Eventually, the boss relocated the studio out in the country alongside the transmitter. That meant that I really had to work occasionally. Most of the station's programs were simulcast, but on days of the Cardinal Baseball Games they were carried on F.M. while music was carried on the A.M. facilities. It was my duty to sit in studio B, and listen carefully to audio cues given by Harry Carey of the Cardinal Baseball Network. When he said: "Its the top of the fourth or something like that, I was supposed to look at our program log sheet to see if I were supposed to let the network commercial play or push a tape button to issue one of our own.
I was not too good at this and often missed my cue. About five minutes later, the program director would come into my studio and say: "Morgan, I just heard the strangest thing on the air, a Bush Beer commercial. Do you know that you can't buy Bush Beer within 100 miles of this town?"
One day, while the station owner and program director were at a National Association of Broadcasters meeting, a very disgruntled announcer, who had been looking for employment elsewhere, came out to the tramsmitter hut and asked me to locate some "records crossed out by the program director and especially Rock and Roll records."

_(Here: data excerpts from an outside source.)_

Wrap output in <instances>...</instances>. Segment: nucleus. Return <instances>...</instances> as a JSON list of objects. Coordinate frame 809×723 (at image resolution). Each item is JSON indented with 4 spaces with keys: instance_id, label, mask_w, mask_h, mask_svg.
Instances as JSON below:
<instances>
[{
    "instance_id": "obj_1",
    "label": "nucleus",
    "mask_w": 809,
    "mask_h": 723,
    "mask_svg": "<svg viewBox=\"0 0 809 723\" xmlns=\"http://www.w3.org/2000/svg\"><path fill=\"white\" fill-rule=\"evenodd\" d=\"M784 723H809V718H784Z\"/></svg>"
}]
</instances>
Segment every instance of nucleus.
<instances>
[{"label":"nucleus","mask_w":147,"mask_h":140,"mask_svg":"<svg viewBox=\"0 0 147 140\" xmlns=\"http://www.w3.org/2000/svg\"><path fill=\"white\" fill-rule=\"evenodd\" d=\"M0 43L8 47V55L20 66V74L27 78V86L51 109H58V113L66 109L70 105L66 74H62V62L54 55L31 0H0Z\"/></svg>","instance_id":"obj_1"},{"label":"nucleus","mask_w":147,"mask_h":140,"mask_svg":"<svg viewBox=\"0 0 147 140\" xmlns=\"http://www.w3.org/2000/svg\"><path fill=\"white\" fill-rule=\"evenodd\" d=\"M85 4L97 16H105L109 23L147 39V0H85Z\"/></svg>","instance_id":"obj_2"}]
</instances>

Out station played easy listening music - absolutely no rock and roll. In fact, brass was banned. I looked around and found Surf'n'bird, a very raucous rock record with a bunch of loud gurgling sounds. If you have ever heard it you know what I mean.
The next day that I was on duty, the program director said to me: "and Morgan, when I heard that he had played Surf'n'bird, I fired him on the spot."
Several weeks later, shortly after I graduated from Purdue and was getting ready to move on, the program director, who had a daily program of his own, was introducing a Kingston Trio record in Studio A. I was in Studio B and re-routed Surf'n'bird to the air waves. Then I walked into studio A, picked up my paycheck and said my goodbye.
I hope there is a statute of limitations for pranks carried out at Broadcast Stations.